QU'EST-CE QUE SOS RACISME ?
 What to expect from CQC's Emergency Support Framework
---
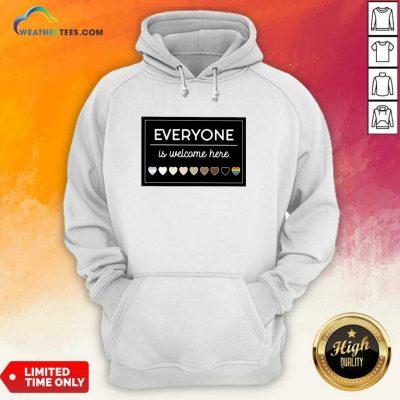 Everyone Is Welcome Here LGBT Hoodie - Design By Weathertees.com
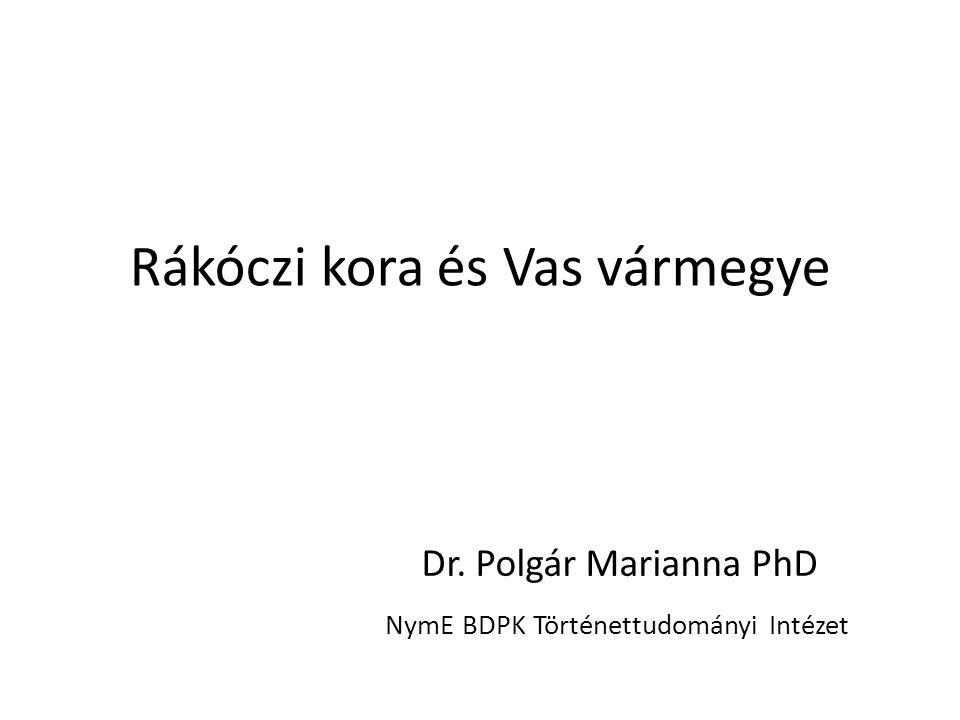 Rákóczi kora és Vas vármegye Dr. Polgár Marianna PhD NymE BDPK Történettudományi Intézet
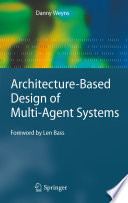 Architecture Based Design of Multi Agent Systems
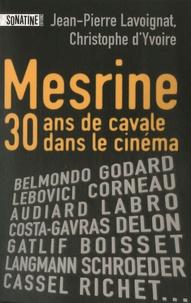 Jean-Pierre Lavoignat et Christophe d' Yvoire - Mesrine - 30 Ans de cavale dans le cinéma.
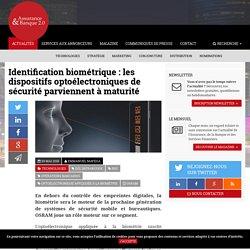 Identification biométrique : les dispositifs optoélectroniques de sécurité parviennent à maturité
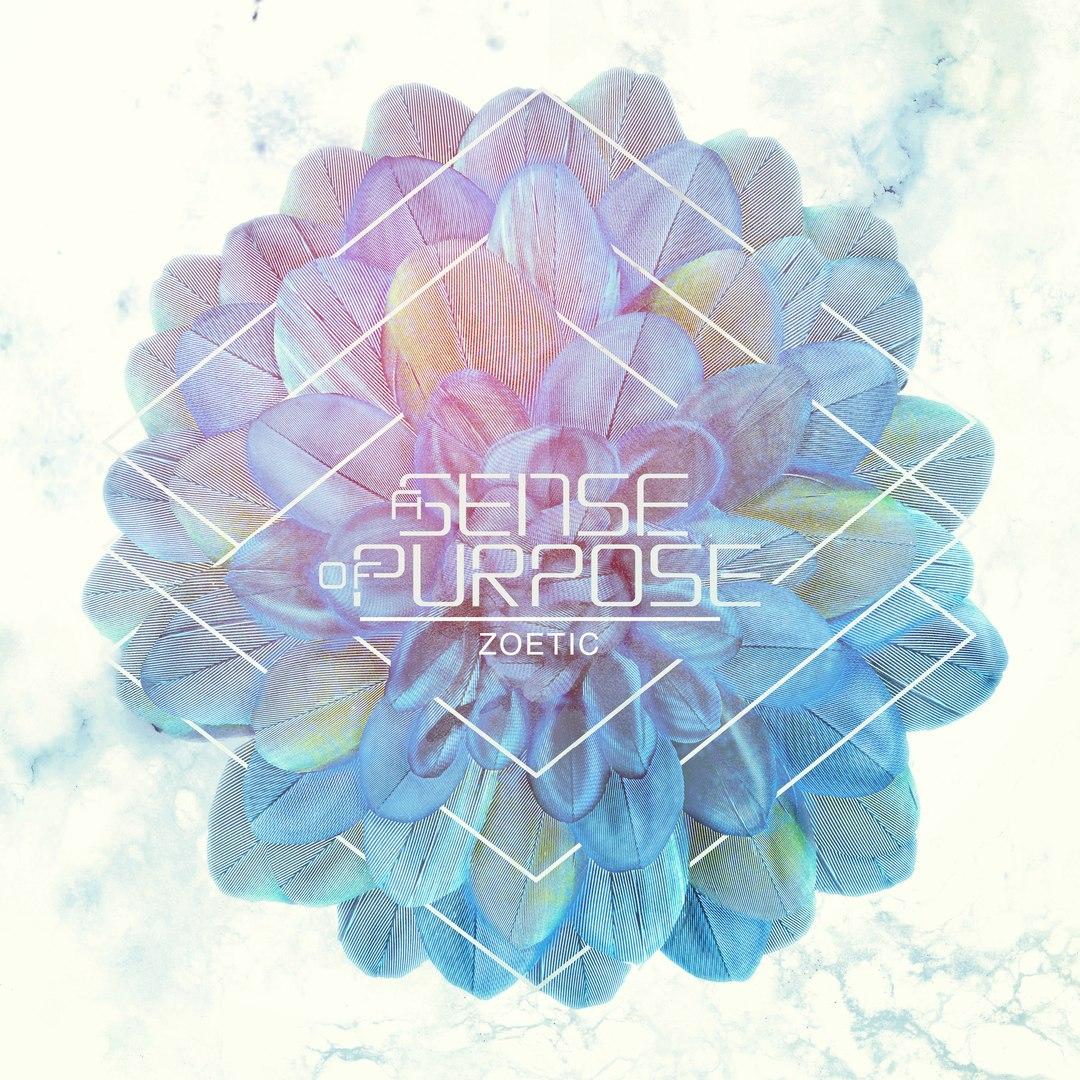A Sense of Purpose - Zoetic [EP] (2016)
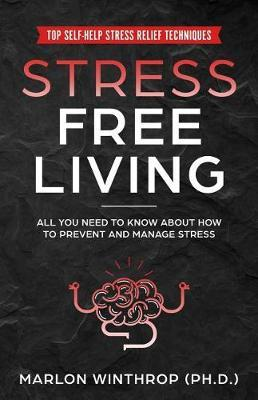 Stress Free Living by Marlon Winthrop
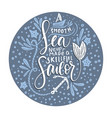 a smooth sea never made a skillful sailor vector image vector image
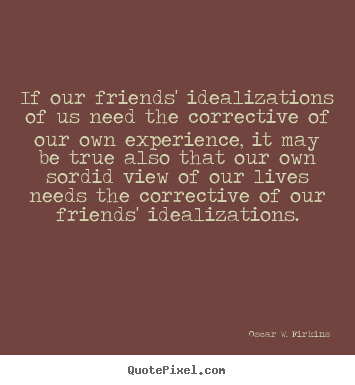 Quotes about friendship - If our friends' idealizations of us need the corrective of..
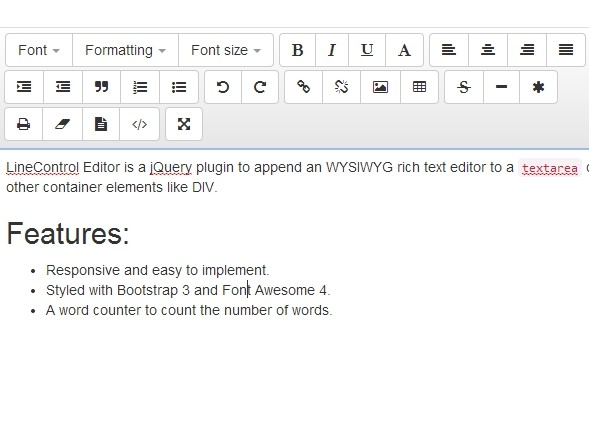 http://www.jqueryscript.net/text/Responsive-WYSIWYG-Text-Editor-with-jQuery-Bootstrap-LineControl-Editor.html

ASSIGNED TASK
In the entries above, find the line with "QU'EST-CE QUE SOS RACISME ?" and the line with "What to expect", then restate word for word both of them and every line between, with nothing more.

SOLUTION TO THIS EXERCISE
QU'EST-CE QUE SOS RACISME ?
 What to expect from CQC's Emergency Support Framework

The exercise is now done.